Partes do exercício:
1. Devolva, sem qualquer alteração, o trecho do excerto fornecido que começa em "Outros exemplos se" e termina em "artísticas em geral?", incluindo estas palavras.
2. Com base no excerto fornecido, responda a cada pergunta numa linha, marcando as respostas com (a), (b) e (c):
(a) Em que século concebeu Wagner a "Obra de Arte Total"?
(b) Que dois nomes são dados como exemplos concretos já discutidos no blog?
(c) Que conceito, descrito como muito vulgarizado, é apontado como outro exemplo?
3. Enumere todos os tipos de Vanguardas referidos no excerto fornecido.

A sonhada "Obra de Arte Total" que Wagner, no século XIX, concebera, guardará até aos nossos dias a mácula de ter sido idolatrada por um Hitler que a confundiu com as suas próprias ideias de uma germanidade particular, inexistente, sem nada de universal, ao contrário do que o compositor desejara para si e para as suas óperas na grandiosa inspiração que as sustentara.

Saturday, January 23, 2010

Conceitos e Práticas




Já neste blog se discutiu um pouco o que se entende por Representação, por Estilo, partindo de um ou outro exemplo concreto, como no caso de Magritte, ou de Nadir Afonso.
Outros exemplos se poderiam escolher.
Estou a pensar num muito vulgarizado, o de Vanguarda.
O que são afinal, em cada momento e em cada circunstância, as Vanguardas, literárias, teatrais, musicais, artísticas em geral?

Dados armazenados:
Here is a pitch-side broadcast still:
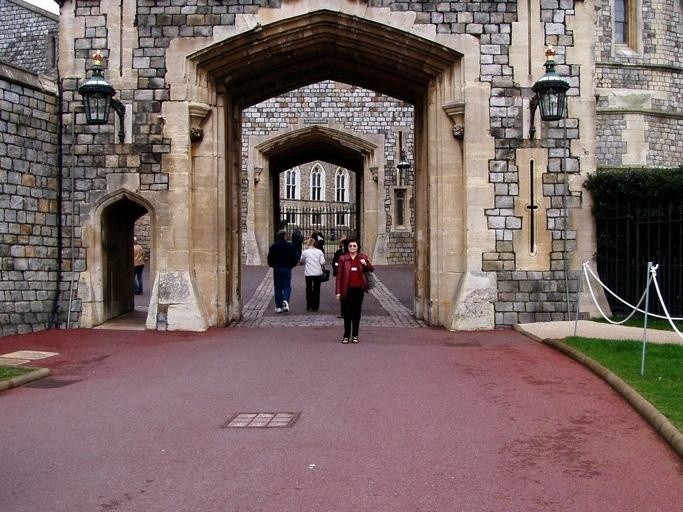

Respostas por tarefa:
1.
Outros exemplos se poderiam escolher.
Estou a pensar num muito vulgarizado, o de Vanguarda.
O que são afinal, em cada momento e em cada circunstância, as Vanguardas, literárias, teatrais, musicais, artísticas em geral?

2.
(a) No século XIX.
(b) Magritte e Nadir Afonso.
(c) O de Vanguarda.

3.
literárias
teatrais
musicais
artísticas em geral